Commenting on IAS’s closure, a Law Society spokesperson said: ‘While parliament debates further cuts in legal aid, [last week’s] news of the collapse of IAS has left thousands of clients stranded. This is the true impact of funding cuts.
‘The government claims that not-for-profit organisations like IAS will fill the gaps in public service provision.
'The fact that this is the second such collapse in the sector in less than a year [after Refugee and Migrant Justice closed in June 2010] shows that these claims are little more than wishful thinking.’


Comments
Nice one Ken -
From you previous public announcments maybe just not the sort of rape or torture you feel rates?
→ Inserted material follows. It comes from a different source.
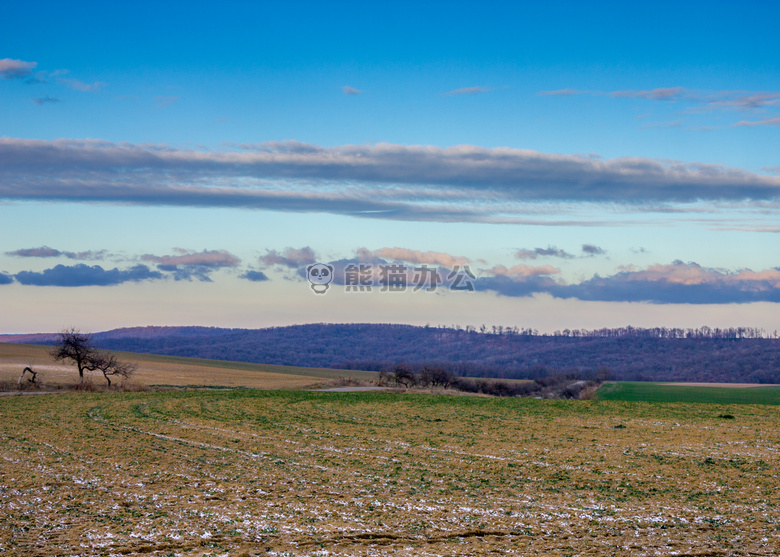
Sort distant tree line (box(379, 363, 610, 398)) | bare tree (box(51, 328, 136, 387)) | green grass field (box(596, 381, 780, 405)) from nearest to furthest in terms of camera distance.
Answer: bare tree (box(51, 328, 136, 387)) < green grass field (box(596, 381, 780, 405)) < distant tree line (box(379, 363, 610, 398))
Last year, Ken Clarke said
Last year, Ken Clarke said that there was no basis for saving RMJ because every other non profit provider had managed to survive to the new climate. Eat your words now Ken...
Banality of evil
More of this to come once Ken gets his cuts in. Is anyone listening-talk about the banality of evil.
So why..
would a rape or torture "Victim" travel thousands of miles (instead of crossing into the next country (where they would be safe from rape and torture), travel across 10 or more safe countries, to claim "asylum" on these gulible and generous shores???. Bogus asylum seekers/economic migrants??, surely not. Britain cannot be the gold-plated, free house, free health, free education, free everything provider for the world's poor when its own economy is bust/its own citizens are skint!
I think Get Real needs to get
I think Get Real needs to get real. Often, the country over the border isn't a safe country. The whole world is not yet a signatory to the Refugee Convention. India is not part of the 1951 Convention. Libya is not. Libya does (prior to the recent war) return non-Arab Darfuris to Sudan, Eritreans to Eritrea and/or Ethiopia. We shouldn't care how these people have got here, if they have been tortured, which includes sexual violence, as a civilised nation, we should offer them a route to recovery. A little humanity can go a long way. That is what the Christians teach, that is what this country was built on, that is why we should continue.
Rape and torture victim turned away from ...
I learned and read of the closure of IAS with great sadness and deep concern for their existing clients who are left completely in the cold and also deep sympathy for colleagues who have over the years provided a good and important service to vulnerable and much maligned people.
The dismantling of the legal aid system generally and the destruction of the Human Rights legal aid sector sepcifically is a cause of great concern and truly shocking, not only because it raises the question of the UK's ability (and willingness) to truly engage with its various Humanitarian International obligations, but also because it is an abdication of the principles the country professed to support and care for.
Not to speak of the waste of talent and knowledge... It signifies the erosion of rights and liberties and I am truly curious to see where it wll lead.
The norm is that the scapegoating and denial of rights once started never stops...We just move on to the next victim. Sad and shocking.
Commenters such as Get Real should really get the facts correctly before engaging their mouths / fingers. I thought of a more comprehensive response but thought if you can only see the issue in such simplistic terms...Each to his own opinion, but I would expect one's opinion, whatever it is, to be more informatively defended than simply resorting to the platitudes of the Daily Mail...!
Cause for relief
I am relieved that my parents brought me up to have no faith in the ability of our socio-economic system to deliver either social justice or proper provision for the vulnerable. They maintained the view that the welfare state had to be actively protected against the distortive depredations of Profit-there was no room at all for complacency. But for 30 years the country has been running in precisely the opposite direction, constantly favouring riches over compassion, with the mass media-closer to Governments than even a cynic might have thought-a willing cheerleader for all those millions of turkeys out there squawking about immigrants and awaiting their own Christmas.
So, whilst I am shocked at the above news, I am not in the least surprised.